No Parenting Time vs. Termination of Parental Rights


Sole Legal Decision Making (fka Custody) with no parenting time to the other parent gives one parent complete physical and legal rights to a child. If one parent has sole Legal Decision Making (fka Custody) for both physical and legal purposes, that parent will be the child’s “custodial” parent permanently, and also be able to make all discretionary life decisions for a child regarding their upbringing without having to consult the other parent. However, even in cases in which a court will grant sole Legal Decision Making (fka Custody) to a parent, the other parent of the child will likely have parenting time with respect to the child. In these cases, the parent without Legal Decision Making (fka Custody) will be allowed parenting time with their child to maintain an emotional bond and connection between the parent and child.

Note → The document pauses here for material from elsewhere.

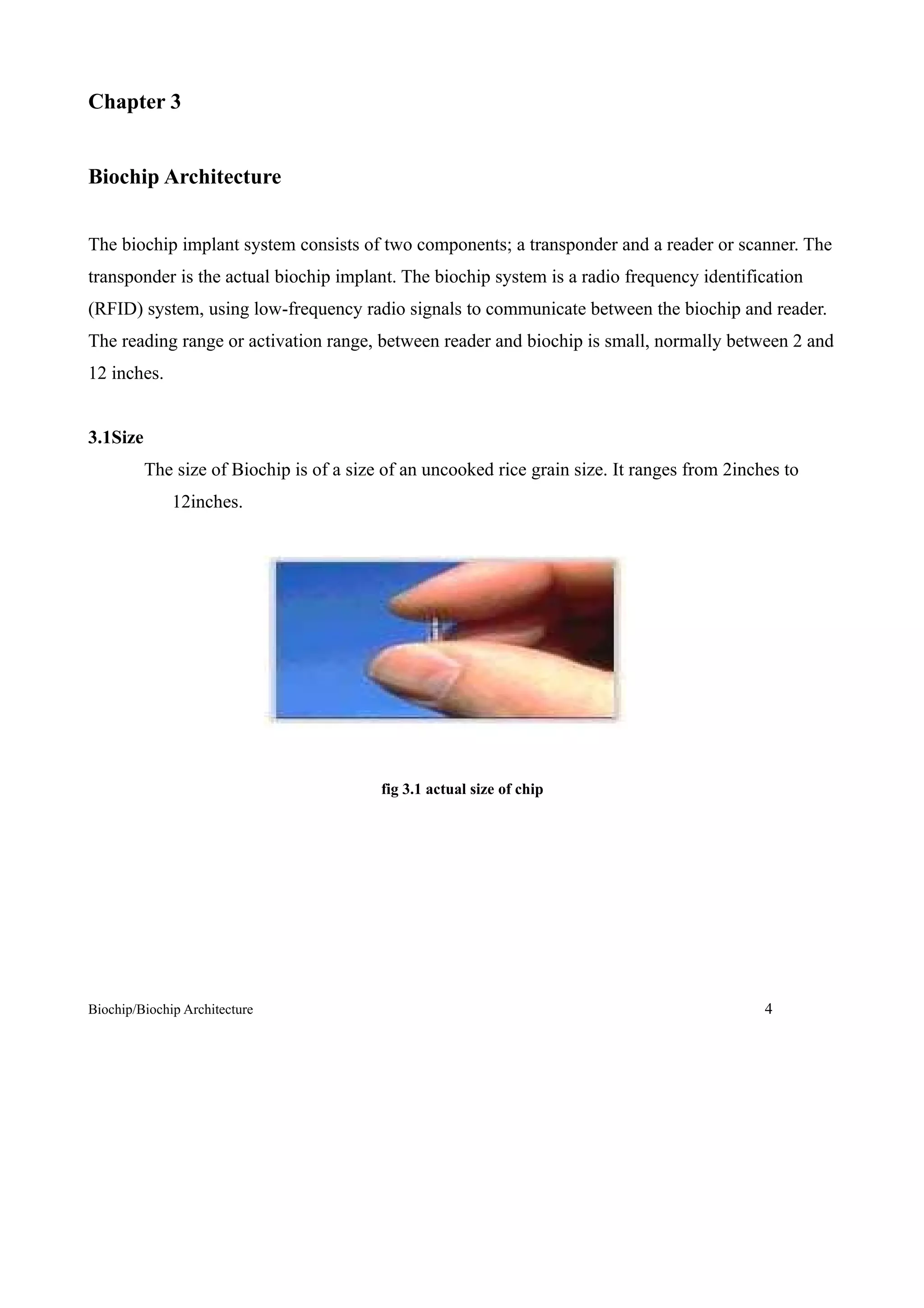 Chapter 3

Additionally, the parent without physical or legal Legal Decision Making (fka Custody) will still be required under the law to pay child support for the child and support the child financially.  However, it can also be ordered that the other parent will have no parenting time with the child but still have parental rights with respect to inheritance from a deceased parent etc.

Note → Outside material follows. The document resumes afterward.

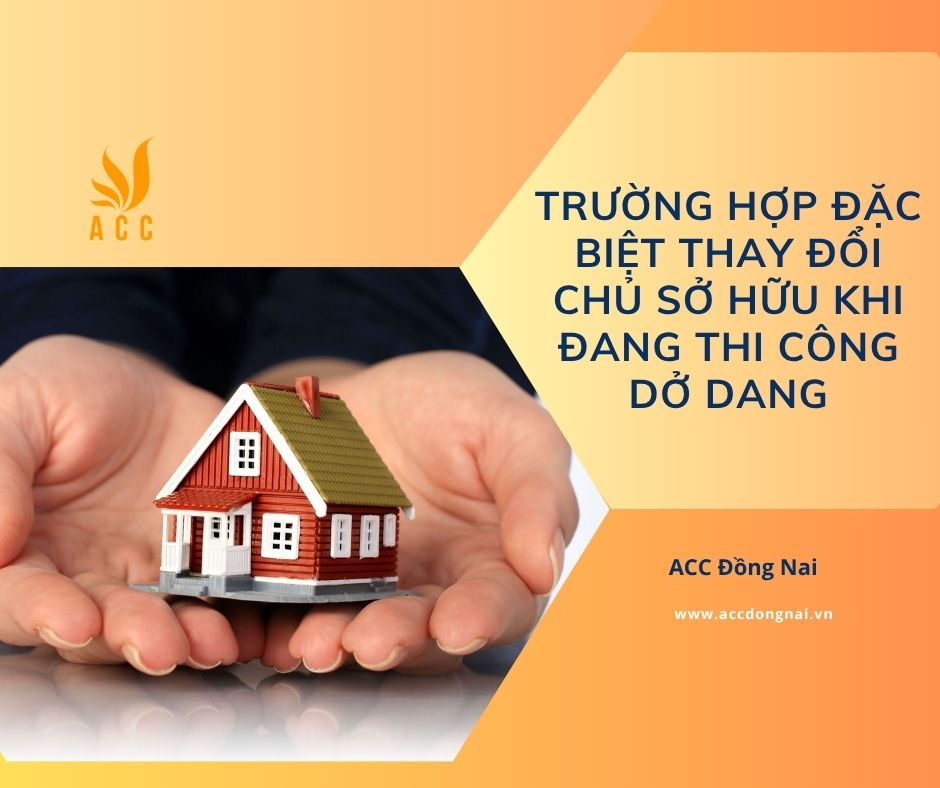 Trường hợp đặc biệt thay đổi chủ sở hữu khi đang thi công dở dang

When parental rights are terminated with respect to a child, the parent without rights is considered by law to be a stranger to that child. Whether voluntary or involuntary, when parental rights are terminated, that parent has no legal right to ever see or communicate with the child again, or have any right to make any decisions regarding the upbringing of the child or be eligible as an heir in the case of the deceased parent. In these extreme cases in which parental rights are terminated, the parent may not be required to pay any child support with respect to the child, and this decision will be made the court.


A Termination of Parental Rights is usually filed in the Juvenile Court of the Superior Court of Arizona and Legal Decision Making and Parenting Time actions are filed in the Family Court Division of the Superior Court of Arizona.